UW News

April 20, 2006

When patients are famous

There are two kinds of celebrity patients: those who are well-known before they become sick and those who become celebrities because of their illness or how it is treated.

Dr. Barron Lerner, a physician who earned his Ph.D. in history from the UW and was a Robert Wood Johnson clinical scholar here, has been studying both kinds. He will speak about his findings at the Bodemer Lecture of the Department of Medical History and Ethics from 3:30 to 4:30 p.m., Tuesday, April 25, in Hogness Auditorium at the Health Sciences Center.

When the Famous Get Sick and the Sick Get Famous: Celebrity Patients and How We Look at Medicine is the topic and the presentation is open to everyone.

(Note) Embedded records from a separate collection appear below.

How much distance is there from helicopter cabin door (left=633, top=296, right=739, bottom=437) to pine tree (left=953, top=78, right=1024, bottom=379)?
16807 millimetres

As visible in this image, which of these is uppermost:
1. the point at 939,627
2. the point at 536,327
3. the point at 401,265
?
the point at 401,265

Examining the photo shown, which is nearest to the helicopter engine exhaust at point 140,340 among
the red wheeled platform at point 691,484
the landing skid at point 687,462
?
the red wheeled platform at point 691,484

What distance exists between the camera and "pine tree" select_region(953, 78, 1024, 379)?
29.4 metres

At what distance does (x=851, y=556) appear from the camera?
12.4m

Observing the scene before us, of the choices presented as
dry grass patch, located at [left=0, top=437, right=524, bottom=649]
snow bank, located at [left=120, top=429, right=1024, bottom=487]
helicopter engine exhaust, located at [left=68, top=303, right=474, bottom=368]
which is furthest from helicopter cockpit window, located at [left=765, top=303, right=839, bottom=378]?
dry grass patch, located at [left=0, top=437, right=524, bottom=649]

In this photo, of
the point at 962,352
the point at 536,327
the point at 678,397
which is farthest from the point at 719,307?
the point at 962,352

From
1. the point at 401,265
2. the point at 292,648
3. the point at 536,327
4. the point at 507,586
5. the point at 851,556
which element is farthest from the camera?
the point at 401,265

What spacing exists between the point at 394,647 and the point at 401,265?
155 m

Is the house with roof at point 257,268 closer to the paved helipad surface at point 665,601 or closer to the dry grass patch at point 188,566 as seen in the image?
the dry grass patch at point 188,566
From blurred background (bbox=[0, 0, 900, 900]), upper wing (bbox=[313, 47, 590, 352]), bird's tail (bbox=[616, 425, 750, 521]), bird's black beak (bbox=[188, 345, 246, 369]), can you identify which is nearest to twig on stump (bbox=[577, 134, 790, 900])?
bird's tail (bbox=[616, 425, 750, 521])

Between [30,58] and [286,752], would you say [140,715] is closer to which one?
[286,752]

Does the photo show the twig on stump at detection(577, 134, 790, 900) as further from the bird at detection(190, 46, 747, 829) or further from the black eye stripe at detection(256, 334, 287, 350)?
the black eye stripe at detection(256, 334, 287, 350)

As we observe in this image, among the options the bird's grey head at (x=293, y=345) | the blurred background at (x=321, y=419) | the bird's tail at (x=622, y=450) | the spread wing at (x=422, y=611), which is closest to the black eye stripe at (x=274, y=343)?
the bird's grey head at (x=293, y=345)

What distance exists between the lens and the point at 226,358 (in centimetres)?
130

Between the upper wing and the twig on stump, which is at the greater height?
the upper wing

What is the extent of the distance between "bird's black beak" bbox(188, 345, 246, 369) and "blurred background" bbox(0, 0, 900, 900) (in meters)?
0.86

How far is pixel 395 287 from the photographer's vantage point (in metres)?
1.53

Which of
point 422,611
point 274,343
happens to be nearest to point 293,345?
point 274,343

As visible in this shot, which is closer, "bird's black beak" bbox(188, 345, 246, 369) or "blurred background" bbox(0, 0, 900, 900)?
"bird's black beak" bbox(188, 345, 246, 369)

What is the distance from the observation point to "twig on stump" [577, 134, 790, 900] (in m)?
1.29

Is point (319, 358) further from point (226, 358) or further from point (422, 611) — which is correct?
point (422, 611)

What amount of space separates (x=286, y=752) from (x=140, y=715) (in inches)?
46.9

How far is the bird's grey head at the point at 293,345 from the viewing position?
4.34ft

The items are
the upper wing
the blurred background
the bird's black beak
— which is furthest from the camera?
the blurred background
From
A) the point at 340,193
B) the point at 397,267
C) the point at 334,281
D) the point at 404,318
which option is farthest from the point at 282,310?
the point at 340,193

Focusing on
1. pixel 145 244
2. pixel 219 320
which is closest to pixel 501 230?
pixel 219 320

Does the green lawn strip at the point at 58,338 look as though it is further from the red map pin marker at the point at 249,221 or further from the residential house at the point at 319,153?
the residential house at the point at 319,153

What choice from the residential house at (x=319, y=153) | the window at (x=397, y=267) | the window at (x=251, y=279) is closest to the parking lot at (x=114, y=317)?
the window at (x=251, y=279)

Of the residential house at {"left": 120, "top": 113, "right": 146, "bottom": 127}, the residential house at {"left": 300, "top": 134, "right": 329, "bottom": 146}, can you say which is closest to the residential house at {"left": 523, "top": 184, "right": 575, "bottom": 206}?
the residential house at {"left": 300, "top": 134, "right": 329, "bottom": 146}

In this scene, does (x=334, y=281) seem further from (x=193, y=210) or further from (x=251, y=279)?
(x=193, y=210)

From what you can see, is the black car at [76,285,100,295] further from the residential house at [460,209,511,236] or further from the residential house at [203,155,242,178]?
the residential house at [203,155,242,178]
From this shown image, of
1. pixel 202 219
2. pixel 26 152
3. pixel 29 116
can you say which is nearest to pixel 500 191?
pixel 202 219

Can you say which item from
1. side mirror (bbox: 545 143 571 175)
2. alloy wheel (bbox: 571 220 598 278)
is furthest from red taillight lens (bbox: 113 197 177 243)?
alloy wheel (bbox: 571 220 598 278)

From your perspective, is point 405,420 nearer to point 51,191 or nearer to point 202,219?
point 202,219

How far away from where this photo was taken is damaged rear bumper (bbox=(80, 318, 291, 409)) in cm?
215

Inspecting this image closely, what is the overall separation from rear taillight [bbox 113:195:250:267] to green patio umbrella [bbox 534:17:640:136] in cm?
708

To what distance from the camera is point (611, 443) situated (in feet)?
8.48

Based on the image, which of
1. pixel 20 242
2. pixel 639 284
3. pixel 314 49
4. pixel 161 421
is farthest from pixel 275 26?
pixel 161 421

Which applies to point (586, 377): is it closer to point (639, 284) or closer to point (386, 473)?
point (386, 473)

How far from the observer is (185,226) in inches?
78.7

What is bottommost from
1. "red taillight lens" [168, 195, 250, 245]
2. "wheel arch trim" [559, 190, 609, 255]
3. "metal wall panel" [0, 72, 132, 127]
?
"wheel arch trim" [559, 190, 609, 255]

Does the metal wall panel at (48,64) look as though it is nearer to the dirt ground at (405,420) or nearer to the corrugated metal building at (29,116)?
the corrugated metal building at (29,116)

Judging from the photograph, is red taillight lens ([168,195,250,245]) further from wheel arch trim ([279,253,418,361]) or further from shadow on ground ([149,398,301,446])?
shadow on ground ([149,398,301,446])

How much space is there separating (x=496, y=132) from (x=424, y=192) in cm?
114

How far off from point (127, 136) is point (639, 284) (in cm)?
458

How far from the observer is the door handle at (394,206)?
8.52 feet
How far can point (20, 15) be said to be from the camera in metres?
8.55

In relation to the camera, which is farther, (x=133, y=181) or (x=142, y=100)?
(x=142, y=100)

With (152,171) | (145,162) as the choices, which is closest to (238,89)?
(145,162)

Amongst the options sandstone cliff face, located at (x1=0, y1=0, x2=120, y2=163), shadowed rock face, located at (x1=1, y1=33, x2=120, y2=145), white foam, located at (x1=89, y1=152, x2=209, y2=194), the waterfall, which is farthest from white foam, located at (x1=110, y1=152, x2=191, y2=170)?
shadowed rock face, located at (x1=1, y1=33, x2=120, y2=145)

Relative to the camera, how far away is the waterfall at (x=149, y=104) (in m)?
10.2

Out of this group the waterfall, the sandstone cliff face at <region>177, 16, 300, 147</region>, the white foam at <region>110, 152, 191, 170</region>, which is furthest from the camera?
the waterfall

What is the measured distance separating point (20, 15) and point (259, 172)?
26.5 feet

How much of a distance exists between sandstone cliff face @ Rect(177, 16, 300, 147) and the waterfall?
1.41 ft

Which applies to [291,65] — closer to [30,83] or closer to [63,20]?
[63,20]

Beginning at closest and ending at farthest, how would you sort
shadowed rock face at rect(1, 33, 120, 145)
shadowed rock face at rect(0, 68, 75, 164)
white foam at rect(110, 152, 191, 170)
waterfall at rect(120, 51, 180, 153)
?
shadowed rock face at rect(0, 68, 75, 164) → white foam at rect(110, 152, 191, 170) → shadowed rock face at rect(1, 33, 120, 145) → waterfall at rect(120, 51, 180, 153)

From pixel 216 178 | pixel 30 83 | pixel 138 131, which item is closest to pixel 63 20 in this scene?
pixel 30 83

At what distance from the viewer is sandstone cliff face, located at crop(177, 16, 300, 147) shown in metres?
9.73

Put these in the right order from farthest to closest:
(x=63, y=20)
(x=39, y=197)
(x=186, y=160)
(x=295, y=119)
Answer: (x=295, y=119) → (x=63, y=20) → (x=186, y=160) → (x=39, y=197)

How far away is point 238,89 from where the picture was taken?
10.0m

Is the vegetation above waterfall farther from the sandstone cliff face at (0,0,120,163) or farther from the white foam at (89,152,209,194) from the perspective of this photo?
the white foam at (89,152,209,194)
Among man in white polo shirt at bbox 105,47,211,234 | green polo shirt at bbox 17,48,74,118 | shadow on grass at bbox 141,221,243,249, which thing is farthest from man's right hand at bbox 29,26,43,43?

Lerner will offer case histories from his forthcoming book, scheduled for publication in October 2006, including Lou Gehrig, Steve McQueen, Barney Clark, Elizabeth Glaser and Lance Armstrong. Through public attention, these and other famous patients have shaped public perceptions about specific diseases, influenced medical research, energized political campaigns for health resources and redefined patients’ expectations about the doctor-patient relationship, Lerner has found. He will also discuss how growing attention to celebrity illness has come into conflict with the rise of evidence-based medicine, another recent trend.

The speaker is now the Angelica Berrie Gold Foundation associate professor of medicine and public health at Columbia University and part of the Center for the Study of Society & Medicine there. He also continues as a practicing physician.

Lerner earned a bachelor’s degree in history from the University of Pennsylvania and then an M.D. from Columbia College of Physicians & Surgeons. At the UW, he earned a master’s degree in medical history and ethics, and then his Ph.D. in 1996.

In 2003, Lerner received an award for health policy research from the Robert Wood Johnson Foundation to pursue work on the studies of celebrity patients. He is particularly interested in the ways celebrity cases influence debates about health policy.

He is also the author of The Breast Cancer Wars: Hope, Fear and the Pursuit of a Cure in Twentieth-Century America and has written essays for The New York Times, The Washington Post and other newspapers. He has been featured on several National Public Radio programs, including Fresh Air and Science Friday.

The lecture is named for Dr. Charles Bodemer, founder and chair of the Department of Biomedical History from 1967 until his death in 1985. The department name was later changed to Medical History and Ethics.